- _Your task_
Locate each line with the string "site" in the listing below and copy it.

- _Entries shown_
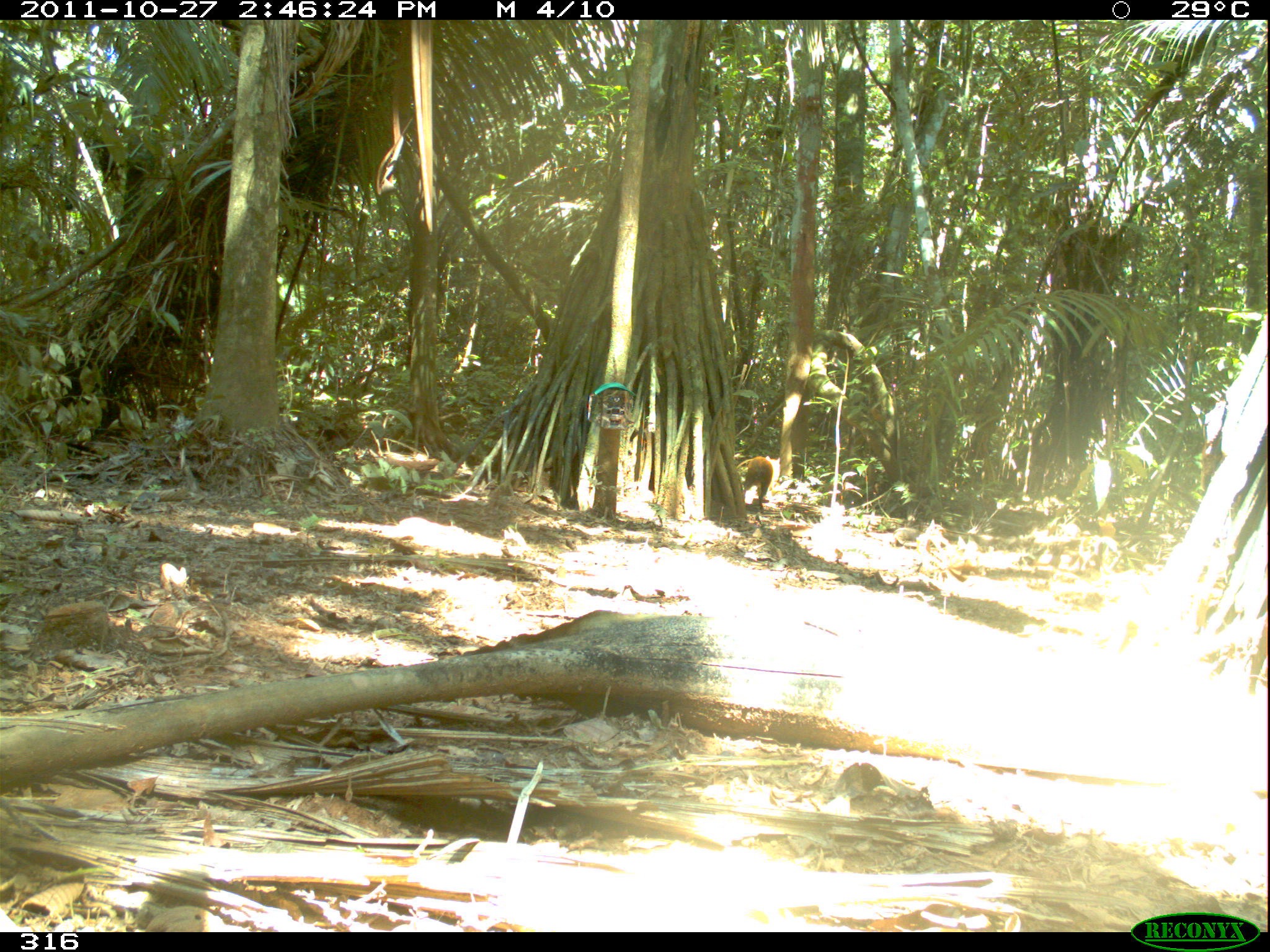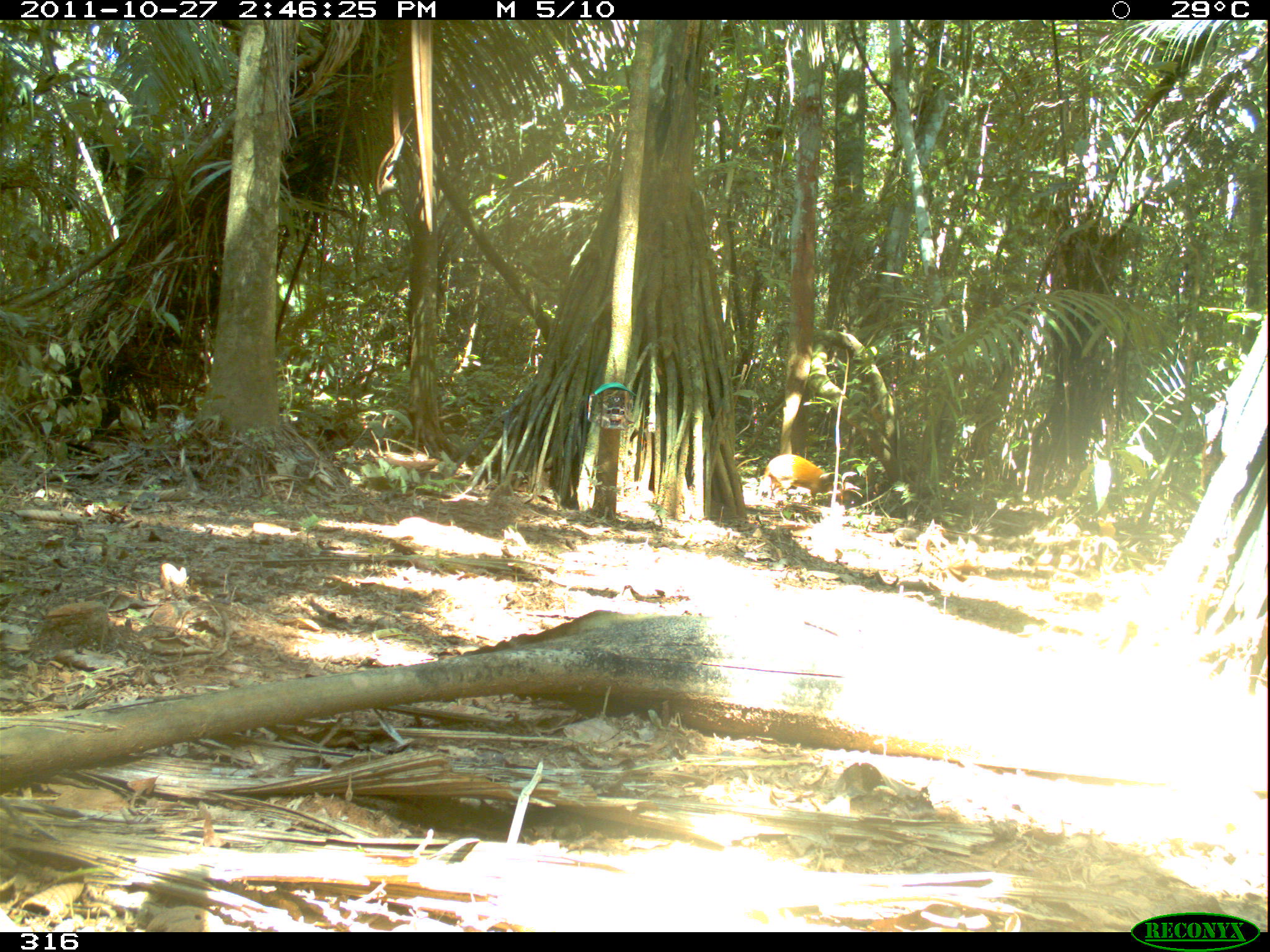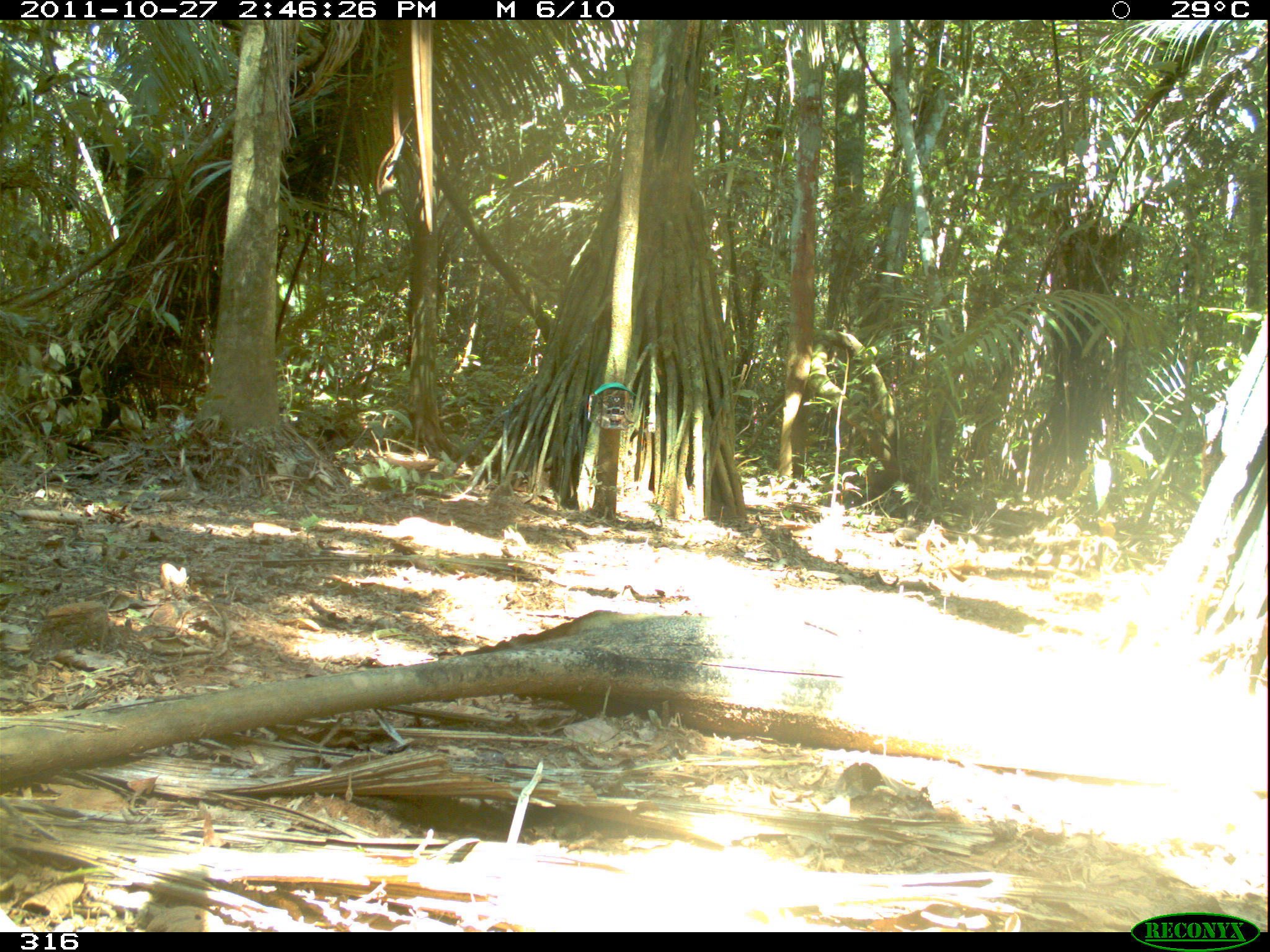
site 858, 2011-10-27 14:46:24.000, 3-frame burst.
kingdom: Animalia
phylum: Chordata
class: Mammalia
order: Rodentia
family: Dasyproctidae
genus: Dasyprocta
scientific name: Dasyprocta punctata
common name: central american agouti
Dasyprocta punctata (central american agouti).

==

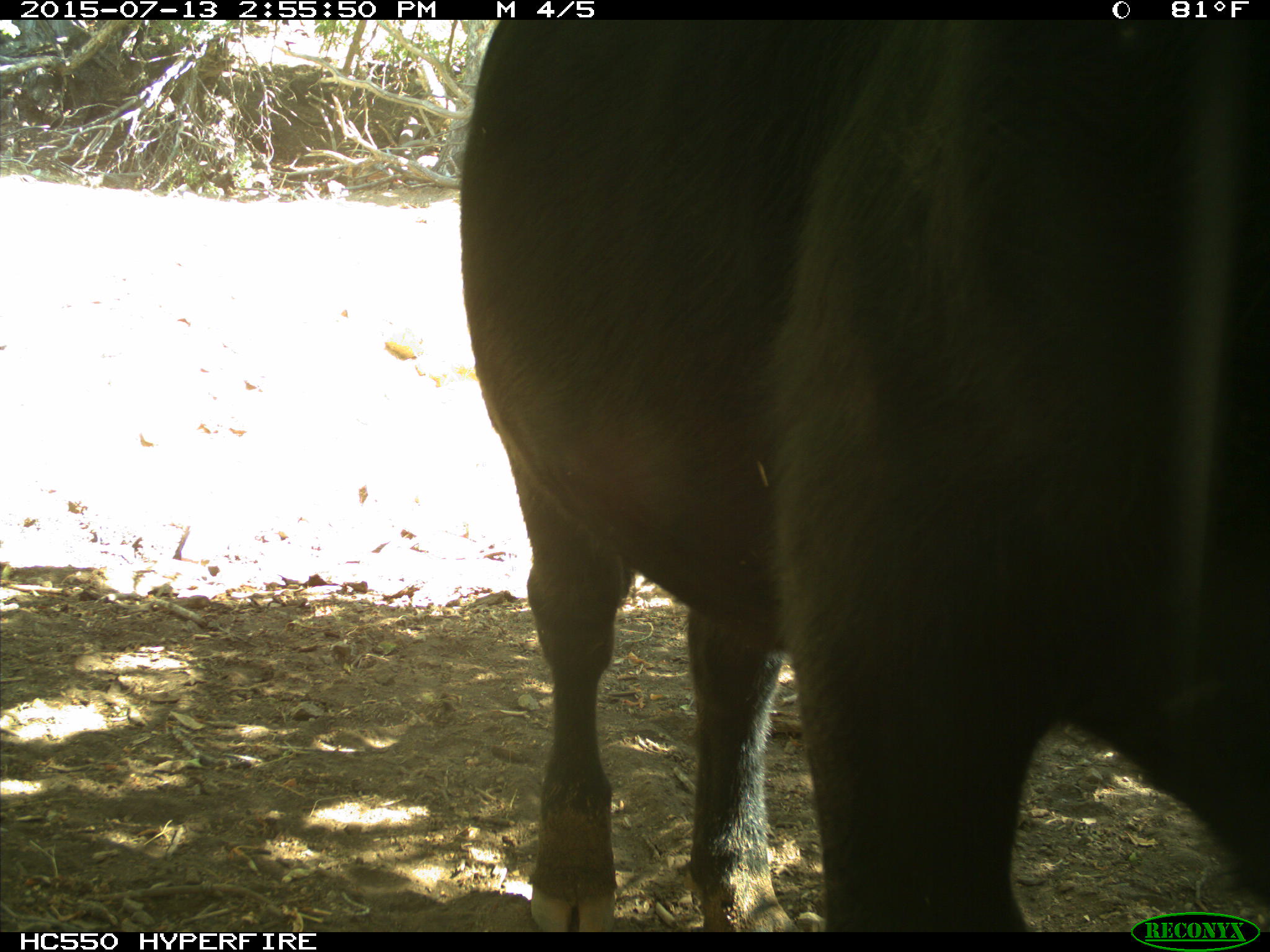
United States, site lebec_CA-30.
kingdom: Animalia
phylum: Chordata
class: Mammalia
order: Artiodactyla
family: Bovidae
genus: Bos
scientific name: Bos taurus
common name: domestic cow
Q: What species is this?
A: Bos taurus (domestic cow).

- _Task result_
site 858, 2011-10-27 14:46:24.000, 3-frame burst.
United States, site lebec_CA-30.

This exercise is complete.